==== Исходный текст ====

Герман, или Божий человек
Шрифт:
«Нужно не только дополнить ее историческим материалом и придать ей материальную значимость, нужно изменить ее «игривый стиль». В данном виде это – несерьезная работа и – Вы правильно указываете – она будет резко осуждена».
Так отвечал писатель, живший тогда в Сорренто, редактору серии ЖЗЛ А. Н. Тихонову.
Не знаю, кто подсказал Герману этот умный ход – обратиться за помощью к Максиму Горькому? Возможно, догадался сам. А вот Булгаков такого покровителя так и не нашел, хотя и пытался его обрести в лице вождя народов Сталина. Кое-что удалось, однако надолго благосклонности вождя писателю не хватило. В итоге книгу о Мольере положили под сукно, ну а в Художественном театре со скрипом продвигались репетиции пьесы Булгакова все о том же Мольере, начавшиеся еще в 1932 году и затянувшиеся на четыре года. Совсем другое – это горьковская пьеса «Враги». Вот что телеграфировал Немирович-Данченко в Сорренто Горькому, рапортуя о постановке этой пьесы:
«Дорогой Алексей Максимович, рад сообщить Вам об очень большом успехе «Врагов» на трех генеральных репетициях. На последней публика поручила мне послать Вам ее горячий привет. Все участники и я испытывали глубокую радость в этой работе и теперь счастливы ее великолепными результатами. Немирович-Данченко ».Понятно,
И все же в начале 1936 года репетиции «Мольера» завершились, и даже дали семь представлений. Вот запись в дневнике Елены Сергеевны: «Опять успех, и большой. Занавес давали раз двадцать. Американцы восхищались и долго благодарили».
Здесь имеются в виду первый посол США в СССР Уильям Буллит и другие дипломаты. Насколько я могу судить, мнение американцев для Булгаковых значило немало. Они не раз бывали на приемах в посольстве и в свою очередь принимали американских дипломатов у себя. Казалось бы, ну что особенного? Однако и здесь прошел некий водораздел между Булгаковым и Германом. Я не берусь делать какие-то особенно многозначительные выводы, однако приведу отрывок из романа Юрия Германа «Дорогой мой человек». Здесь гнев Владимира Устименко вызван тем, что американский журналист позволил себе «маленькую шутку насчет боеспособности русского народа»:
«Был час ужина, за соседним столиком брюхатый американский журналист толстыми пальцами чистил апельсин, его военные «прогнозы» почтительно слушали очкастые, с зализанными волосами, похожие, словно близнецы, дипломаты.
– Сволочь! – сказал Володя.
– Что он говорит? – спросил Тод-Жин.
– Сволочь! – повторил Устименко. – Фашист!
Дипломаты закивали головами, заулыбались.

====

Задание 1:
Сколько представлений «Мольера» дали в начале 1936 года, когда завершились репетиции, согласно исходному тексту?

==== Отобранные записи ====

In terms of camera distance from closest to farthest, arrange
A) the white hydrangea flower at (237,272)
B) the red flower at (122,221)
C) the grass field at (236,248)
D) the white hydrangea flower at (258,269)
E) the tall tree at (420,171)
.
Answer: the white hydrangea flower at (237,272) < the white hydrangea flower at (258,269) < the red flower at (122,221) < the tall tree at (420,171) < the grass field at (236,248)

====

Задание 2:
Отредактируйте записи: везде замените «closest» на «nearest», всё остальное оставьте как есть.

Решение задания 1:
Семь представлений.

Решение задания 2:
In terms of camera distance from nearest to farthest, arrange
A) the white hydrangea flower at (237,272)
B) the red flower at (122,221)
C) the grass field at (236,248)
D) the white hydrangea flower at (258,269)
E) the tall tree at (420,171)
.
Answer: the white hydrangea flower at (237,272) < the white hydrangea flower at (258,269) < the red flower at (122,221) < the tall tree at (420,171) < the grass field at (236,248)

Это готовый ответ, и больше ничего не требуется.